## Start Provided text

Hi,

I'm setting up a TarMK cold standby for a repository for the first time, and 
have a couple of questions regarding synchronization and administration.  I've 
included the configuration and current dump of the primary and standby MBeans 
below.  The primary and standby are in peered VPCs in AWS, using a shared S3 
bucket for blob storage.


1.) I'm curious as to how long I should expect to wait for the standby to 
establish synchronization.  How much data gets moved over the wire?  I'm seeing 
a steady stream of read cache invalidations on the standby - does this mean 
that all of the blob data must be transferred, even though the two repositories 
use shared storage?

2.) I see in the logs a period where there are read cache invalidations, and 
then there is a 12 hour period where nothing is logged, followed by a 
"org.apache.jackrabbit.oak.plugins.segment.standby.client.SegmentLoaderHandler 
timeout" message.  The quiet period is consistent with my setting 
standby.readtimeout=I"43200000".  Would it make sense to choose a shorter 
timeout to lessen the impact of occasional network issues?  At what point might 
the timeout value be "too short"?

3.) Is there a definitive way to know that the standby is synced?  The 
SyncEndTimestamp value below corresponds to 2016-11-02T09:26:18+00:00, which 
corresponds exactly to the timestamp of the "SegmentLoaderHandler timeout"

## End Provided text
## Start Available data

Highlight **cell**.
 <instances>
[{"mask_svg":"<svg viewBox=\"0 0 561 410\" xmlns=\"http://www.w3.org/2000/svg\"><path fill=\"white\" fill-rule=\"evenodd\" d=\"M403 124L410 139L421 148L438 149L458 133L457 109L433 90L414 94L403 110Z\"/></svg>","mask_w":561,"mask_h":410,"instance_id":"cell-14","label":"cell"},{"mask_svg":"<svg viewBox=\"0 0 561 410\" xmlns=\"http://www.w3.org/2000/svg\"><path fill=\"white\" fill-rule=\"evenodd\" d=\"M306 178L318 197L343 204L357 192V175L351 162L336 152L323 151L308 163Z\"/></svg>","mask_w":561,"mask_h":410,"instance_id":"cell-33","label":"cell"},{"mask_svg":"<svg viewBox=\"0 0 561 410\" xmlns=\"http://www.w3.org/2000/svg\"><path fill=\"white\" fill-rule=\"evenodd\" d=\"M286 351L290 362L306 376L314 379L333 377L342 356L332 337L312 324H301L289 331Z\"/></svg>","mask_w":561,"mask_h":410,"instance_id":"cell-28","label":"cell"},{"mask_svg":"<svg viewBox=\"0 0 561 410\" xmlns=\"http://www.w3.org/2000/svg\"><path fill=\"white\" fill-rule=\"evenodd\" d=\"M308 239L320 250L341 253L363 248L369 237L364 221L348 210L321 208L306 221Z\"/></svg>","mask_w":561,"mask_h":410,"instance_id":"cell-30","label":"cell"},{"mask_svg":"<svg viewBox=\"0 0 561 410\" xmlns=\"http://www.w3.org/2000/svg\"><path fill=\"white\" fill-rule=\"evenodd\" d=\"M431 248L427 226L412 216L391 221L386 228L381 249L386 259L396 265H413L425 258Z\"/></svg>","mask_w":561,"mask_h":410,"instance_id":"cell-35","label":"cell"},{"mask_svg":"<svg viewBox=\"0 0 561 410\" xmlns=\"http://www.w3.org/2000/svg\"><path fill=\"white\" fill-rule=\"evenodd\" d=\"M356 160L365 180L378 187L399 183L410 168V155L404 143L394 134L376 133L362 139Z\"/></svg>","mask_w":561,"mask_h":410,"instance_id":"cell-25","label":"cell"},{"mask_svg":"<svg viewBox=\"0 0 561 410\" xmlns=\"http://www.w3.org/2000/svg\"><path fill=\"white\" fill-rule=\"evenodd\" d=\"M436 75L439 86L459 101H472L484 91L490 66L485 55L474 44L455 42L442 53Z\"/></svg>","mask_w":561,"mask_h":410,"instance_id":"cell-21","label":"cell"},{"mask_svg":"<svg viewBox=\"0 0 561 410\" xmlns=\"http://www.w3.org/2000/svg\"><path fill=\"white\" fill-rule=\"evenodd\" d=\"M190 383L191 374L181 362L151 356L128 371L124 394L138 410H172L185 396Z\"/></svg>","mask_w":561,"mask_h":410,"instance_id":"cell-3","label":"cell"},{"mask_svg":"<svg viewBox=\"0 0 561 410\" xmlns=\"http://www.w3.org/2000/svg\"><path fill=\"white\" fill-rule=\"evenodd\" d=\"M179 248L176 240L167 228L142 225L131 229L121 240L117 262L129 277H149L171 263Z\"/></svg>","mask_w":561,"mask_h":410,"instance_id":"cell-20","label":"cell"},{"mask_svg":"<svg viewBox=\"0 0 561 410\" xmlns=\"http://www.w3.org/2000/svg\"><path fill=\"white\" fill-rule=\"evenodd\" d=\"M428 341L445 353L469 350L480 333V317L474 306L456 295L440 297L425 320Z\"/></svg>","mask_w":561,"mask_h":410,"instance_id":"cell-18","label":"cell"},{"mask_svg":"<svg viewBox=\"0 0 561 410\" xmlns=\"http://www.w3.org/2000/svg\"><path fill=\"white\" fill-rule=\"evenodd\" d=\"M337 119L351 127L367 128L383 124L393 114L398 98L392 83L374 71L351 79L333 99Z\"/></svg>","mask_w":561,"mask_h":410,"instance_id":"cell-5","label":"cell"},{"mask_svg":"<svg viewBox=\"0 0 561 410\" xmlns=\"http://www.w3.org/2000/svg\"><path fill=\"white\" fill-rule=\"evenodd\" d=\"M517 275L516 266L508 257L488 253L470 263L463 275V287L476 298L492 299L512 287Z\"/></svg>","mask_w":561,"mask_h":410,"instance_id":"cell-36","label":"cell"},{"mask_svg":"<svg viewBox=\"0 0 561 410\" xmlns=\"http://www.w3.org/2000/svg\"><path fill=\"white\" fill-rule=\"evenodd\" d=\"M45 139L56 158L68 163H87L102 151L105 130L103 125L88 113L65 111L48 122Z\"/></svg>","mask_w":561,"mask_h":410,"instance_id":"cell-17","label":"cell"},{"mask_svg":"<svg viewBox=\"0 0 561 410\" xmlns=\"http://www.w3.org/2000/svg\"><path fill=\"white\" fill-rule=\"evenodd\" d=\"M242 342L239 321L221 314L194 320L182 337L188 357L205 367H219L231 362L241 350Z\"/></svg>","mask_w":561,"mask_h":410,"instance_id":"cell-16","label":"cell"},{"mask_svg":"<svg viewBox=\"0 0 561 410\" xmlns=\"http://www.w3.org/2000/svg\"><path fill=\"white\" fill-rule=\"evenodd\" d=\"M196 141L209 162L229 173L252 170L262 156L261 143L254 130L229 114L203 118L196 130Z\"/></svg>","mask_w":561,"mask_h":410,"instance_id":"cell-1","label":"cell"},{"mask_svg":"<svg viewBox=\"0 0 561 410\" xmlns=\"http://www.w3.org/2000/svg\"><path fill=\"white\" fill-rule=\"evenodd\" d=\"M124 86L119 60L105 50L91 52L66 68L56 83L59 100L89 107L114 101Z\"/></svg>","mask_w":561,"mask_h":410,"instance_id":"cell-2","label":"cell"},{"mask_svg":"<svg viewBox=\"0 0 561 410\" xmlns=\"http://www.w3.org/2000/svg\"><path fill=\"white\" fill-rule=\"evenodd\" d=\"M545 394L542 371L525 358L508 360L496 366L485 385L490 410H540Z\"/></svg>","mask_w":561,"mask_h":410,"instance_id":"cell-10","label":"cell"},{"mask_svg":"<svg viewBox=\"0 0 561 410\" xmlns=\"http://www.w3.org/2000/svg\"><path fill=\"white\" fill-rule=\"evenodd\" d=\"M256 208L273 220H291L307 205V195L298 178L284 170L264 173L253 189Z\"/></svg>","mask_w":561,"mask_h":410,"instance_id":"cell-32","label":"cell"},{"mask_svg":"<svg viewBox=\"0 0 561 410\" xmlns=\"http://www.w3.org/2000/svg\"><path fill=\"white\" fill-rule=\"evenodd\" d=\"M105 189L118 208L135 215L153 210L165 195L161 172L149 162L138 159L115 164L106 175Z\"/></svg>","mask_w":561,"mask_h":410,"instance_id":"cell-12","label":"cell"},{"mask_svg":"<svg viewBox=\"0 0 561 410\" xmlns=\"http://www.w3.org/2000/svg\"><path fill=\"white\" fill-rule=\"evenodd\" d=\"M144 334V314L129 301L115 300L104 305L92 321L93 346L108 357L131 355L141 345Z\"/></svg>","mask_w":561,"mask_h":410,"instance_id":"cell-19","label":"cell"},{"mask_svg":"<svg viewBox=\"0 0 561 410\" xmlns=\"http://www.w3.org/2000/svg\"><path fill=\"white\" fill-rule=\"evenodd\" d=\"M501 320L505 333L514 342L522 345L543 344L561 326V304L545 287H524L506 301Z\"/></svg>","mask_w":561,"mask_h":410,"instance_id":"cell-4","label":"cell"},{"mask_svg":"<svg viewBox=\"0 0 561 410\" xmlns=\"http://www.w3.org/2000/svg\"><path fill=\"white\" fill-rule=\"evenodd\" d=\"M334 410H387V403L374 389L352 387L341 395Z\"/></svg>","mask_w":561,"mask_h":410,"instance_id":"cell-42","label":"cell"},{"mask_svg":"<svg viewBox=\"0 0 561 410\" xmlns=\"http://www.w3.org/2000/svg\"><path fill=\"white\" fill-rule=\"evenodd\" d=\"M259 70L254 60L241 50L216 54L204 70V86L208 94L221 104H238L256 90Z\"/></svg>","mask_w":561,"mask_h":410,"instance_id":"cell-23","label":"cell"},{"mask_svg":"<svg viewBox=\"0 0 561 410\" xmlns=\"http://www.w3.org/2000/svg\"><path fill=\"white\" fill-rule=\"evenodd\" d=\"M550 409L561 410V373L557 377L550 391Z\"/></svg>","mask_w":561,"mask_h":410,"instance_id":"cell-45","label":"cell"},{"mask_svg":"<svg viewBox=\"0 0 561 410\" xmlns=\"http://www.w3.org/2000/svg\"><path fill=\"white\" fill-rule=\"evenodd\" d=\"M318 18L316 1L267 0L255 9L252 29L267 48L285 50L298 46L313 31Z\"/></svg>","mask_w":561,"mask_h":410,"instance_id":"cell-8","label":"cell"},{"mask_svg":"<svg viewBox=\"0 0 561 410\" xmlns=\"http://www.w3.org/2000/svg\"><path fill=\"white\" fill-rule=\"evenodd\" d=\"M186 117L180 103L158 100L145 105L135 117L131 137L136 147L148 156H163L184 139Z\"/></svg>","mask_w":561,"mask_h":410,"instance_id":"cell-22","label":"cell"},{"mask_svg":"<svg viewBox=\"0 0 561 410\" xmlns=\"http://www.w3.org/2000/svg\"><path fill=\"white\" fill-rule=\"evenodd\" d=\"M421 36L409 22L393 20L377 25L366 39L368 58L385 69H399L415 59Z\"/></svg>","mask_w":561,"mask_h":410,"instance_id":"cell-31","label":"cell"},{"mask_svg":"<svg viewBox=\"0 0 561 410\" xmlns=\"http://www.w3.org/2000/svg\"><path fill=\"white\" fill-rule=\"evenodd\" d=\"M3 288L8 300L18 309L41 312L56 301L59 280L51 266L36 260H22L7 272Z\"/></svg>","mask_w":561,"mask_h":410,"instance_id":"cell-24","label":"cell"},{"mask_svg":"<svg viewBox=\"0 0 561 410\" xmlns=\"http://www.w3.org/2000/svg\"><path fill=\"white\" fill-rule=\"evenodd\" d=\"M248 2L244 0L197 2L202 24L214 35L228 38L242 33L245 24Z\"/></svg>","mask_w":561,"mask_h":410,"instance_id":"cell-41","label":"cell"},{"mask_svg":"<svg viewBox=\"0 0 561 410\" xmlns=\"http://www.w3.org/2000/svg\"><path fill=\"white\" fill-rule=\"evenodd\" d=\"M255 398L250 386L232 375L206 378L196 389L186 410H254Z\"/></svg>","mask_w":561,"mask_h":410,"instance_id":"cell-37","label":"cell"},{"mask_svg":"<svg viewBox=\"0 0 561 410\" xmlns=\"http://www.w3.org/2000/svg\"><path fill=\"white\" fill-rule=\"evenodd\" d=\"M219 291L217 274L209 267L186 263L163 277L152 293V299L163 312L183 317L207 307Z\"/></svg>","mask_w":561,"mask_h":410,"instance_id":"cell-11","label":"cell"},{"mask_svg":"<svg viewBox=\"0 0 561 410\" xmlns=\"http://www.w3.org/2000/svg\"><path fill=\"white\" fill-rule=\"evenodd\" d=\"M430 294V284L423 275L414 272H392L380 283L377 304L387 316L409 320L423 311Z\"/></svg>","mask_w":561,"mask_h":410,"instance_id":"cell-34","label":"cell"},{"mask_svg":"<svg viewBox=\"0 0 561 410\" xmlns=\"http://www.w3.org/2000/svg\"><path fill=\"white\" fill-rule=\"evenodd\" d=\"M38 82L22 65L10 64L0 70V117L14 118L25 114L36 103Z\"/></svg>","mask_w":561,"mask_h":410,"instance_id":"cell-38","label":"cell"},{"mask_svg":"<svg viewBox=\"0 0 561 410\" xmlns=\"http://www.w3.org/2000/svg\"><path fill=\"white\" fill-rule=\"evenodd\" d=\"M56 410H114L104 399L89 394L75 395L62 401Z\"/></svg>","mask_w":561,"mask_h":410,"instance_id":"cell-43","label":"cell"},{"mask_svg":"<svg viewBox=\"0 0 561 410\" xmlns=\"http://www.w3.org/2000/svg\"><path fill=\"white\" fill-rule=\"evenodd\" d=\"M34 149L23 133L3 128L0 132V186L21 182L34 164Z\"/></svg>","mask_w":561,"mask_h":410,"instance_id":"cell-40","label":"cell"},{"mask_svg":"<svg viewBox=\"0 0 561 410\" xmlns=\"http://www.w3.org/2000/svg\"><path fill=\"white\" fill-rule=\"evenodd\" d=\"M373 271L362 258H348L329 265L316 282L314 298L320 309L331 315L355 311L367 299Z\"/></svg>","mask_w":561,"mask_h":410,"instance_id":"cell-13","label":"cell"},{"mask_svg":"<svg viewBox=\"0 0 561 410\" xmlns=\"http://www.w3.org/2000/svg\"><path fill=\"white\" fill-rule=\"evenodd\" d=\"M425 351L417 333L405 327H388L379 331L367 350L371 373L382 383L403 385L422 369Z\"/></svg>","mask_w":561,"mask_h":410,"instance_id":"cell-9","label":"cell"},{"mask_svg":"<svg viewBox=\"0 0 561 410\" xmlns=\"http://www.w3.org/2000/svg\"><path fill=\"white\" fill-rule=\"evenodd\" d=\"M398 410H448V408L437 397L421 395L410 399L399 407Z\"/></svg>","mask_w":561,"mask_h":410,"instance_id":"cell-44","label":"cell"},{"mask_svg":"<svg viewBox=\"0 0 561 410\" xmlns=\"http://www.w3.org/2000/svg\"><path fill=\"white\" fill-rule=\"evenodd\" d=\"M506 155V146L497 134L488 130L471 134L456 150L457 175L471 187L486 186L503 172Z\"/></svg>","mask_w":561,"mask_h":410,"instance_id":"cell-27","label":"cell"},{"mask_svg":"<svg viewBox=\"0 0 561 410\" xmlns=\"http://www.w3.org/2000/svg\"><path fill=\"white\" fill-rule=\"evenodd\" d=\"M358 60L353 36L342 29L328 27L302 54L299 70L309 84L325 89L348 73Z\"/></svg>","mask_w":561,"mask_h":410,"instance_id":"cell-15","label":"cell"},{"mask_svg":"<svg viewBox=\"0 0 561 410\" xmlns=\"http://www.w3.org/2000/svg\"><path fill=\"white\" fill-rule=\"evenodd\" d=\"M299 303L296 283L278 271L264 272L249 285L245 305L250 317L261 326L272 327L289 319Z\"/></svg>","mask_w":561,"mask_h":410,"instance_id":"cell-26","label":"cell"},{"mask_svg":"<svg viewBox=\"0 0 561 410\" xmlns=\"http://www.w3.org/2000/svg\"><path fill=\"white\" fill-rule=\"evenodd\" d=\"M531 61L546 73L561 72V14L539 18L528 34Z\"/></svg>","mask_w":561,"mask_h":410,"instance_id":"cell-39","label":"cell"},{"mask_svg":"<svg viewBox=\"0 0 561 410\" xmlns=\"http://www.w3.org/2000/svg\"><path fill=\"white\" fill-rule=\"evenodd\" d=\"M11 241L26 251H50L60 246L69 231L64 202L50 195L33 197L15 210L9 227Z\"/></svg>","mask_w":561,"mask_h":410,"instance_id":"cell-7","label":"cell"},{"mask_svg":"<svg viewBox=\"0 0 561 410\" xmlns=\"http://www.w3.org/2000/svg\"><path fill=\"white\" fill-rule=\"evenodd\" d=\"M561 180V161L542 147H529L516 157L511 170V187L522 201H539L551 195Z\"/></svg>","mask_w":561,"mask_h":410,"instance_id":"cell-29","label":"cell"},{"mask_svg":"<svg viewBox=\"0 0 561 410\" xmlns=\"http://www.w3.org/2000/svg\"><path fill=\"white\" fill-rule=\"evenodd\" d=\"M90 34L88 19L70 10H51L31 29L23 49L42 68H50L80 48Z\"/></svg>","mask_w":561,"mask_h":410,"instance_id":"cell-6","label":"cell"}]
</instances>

## End Available data

* _Direction 1_: Quote every sentence in the post about the TarMK cold standby that ends with a question mark.
* _Direction 2_: Reproduce the stretch of the TarMK standby post from "I'm setting up" through "for blob storage.".
* _Direction 3_: Summarize the TarMK standby post in two sentences.

* _Answer 1_:
How much data gets moved over the wire?
I'm seeing a steady stream of read cache invalidations on the standby - does this mean that all of the blob data must be transferred, even though the two repositories use shared storage?
Would it make sense to choose a shorter timeout to lessen the impact of occasional network issues?
At what point might the timeout value be "too short"?
Is there a definitive way to know that the standby is synced?

* _Answer 2_:
I'm setting up a TarMK cold standby for a repository for the first time, and 
have a couple of questions regarding synchronization and administration.  I've 
included the configuration and current dump of the primary and standby MBeans 
below.  The primary and standby are in peered VPCs in AWS, using a shared S3 
bucket for blob storage.

* _Answer 3_: The poster is setting up a TarMK cold standby for the first time, with the primary and standby in peered AWS VPCs that share an S3 bucket for blob storage. They ask how long synchronization should take and whether all blob data must be transferred, whether a read timeout shorter than the current 43200000 setting would make sense, and whether there is a definitive way to know the standby is synced.